Julia starts experiencing strange hallucinations of sorts- at random times, it seems as though the perspective of the character has changed; she is no longer Julia Beckett, but Mariana Farr, a young girl in seventeenth-century England desperately trying to escape contagion of the black plague.
It certainly sounds interesting at first, but as you read it, you see that Kearsley has done very little to expand on this idea. Most of Julia's time trips are dull. So. Very. Dull.
From wondering around her house to cooking to taking care of a baby, Mariana doesn't do much. I mean, I get that it's the seventeenth century, but still, if you're going to write a book that completely centers around a person experiencing another person's life, you should at least make that other life interesting. Even in just Mariana's life, there are plenty of other character who would have worked well in her place- the conspirators, the nobles, the people with the plague- anyone, really, would have been more interesting than Mariana and her ~forbidden love story~.
So, after some three hundred pages of time tripping and boring boring boring seventeenth-century conspiracies and romance, the pseudo-climax is finally reached.
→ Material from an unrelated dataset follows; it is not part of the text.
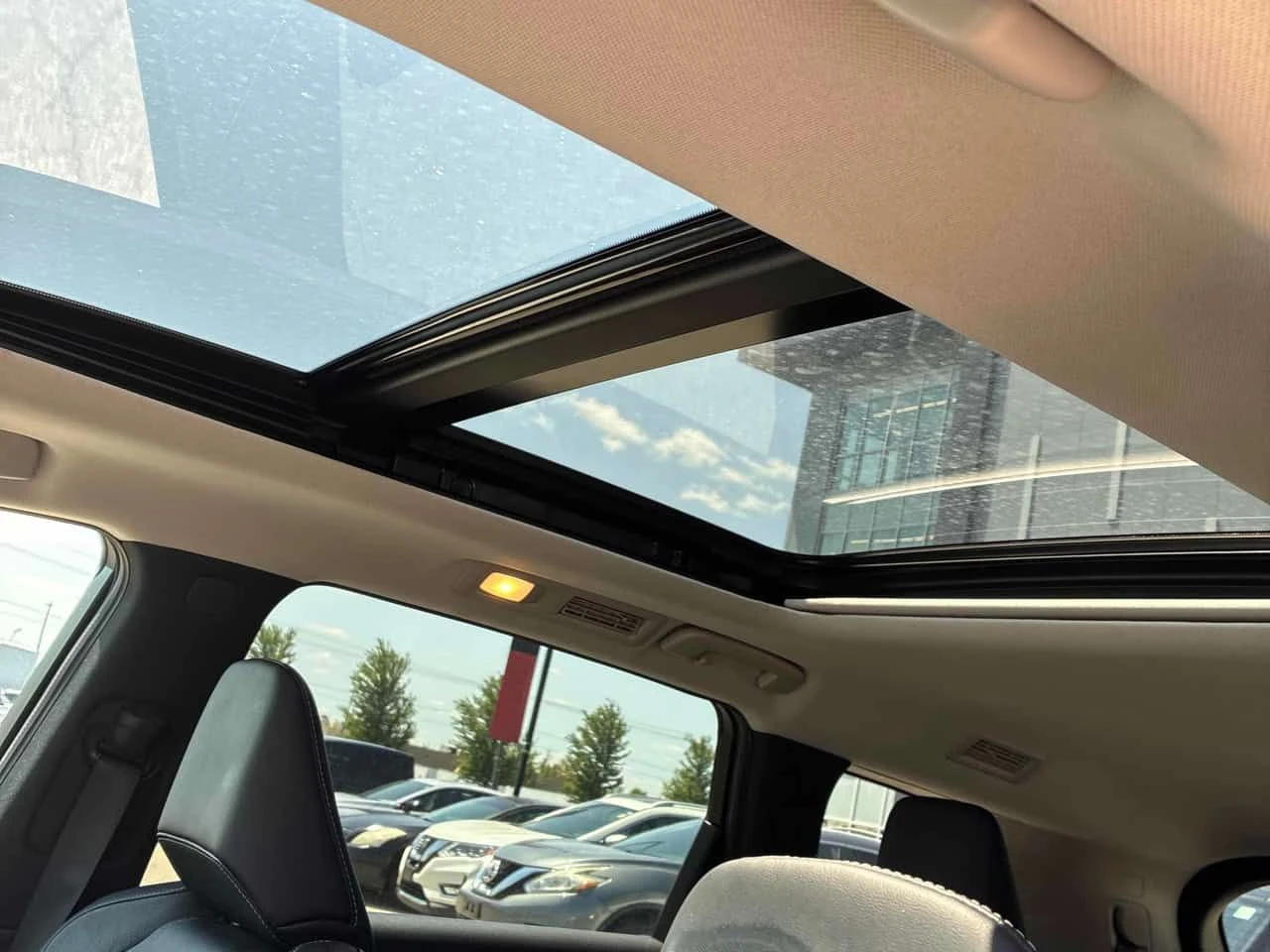 Infiniti QX60 LUXE / �������� / ���� �� ������  | Mobile.bg � ����������� 11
I say pseudo because wow this climax is boring as hell. And then, literally within the last five pages, Kearsley springs this plot twist on you, with barely any time to justify or explain. It seems like she got rather lazy with the ending and left it at that. What's more, it seems like she's been rather lazy wth the whole book. You only get glimpses of Mariana's life, and the holes are filled in with Julia's daily routine. It's like Kearsley couldn't write enough material for Mariana, so she stuffed up Julia in her place.
It's not memorable or interesting. It won't hold your attention for very long. It kinda... makes you wanna... fall... zzzz.....
Characters
Boring boring boring boring. I don't even remember most of them. What I do remember, however, is that none of them were likable enough to win my sympathy- or, alternately, none of them were annoying enough to warrant my dislike. In short, I didn't care for them, one way or another.
Cover
The cover's alright. It's kind of dull, but I've seen worse.
So, in short:
This book is so boring holy crap
This could have been a fantastic book. This could have been very interesting and memorable and a good read. However, Kearsley falls very far from her mark, and, having read another one of her books, it's become quite obvious to me that this is her writing style, and, honestly, it's not my favorite. Far from it, in fact.
Of course, this is my opinion, and just because I didn't like this book, doesn't mean no one else can. There are some people who enjoy this sort of slow-paced writing, but again, this isn't really my sort of book.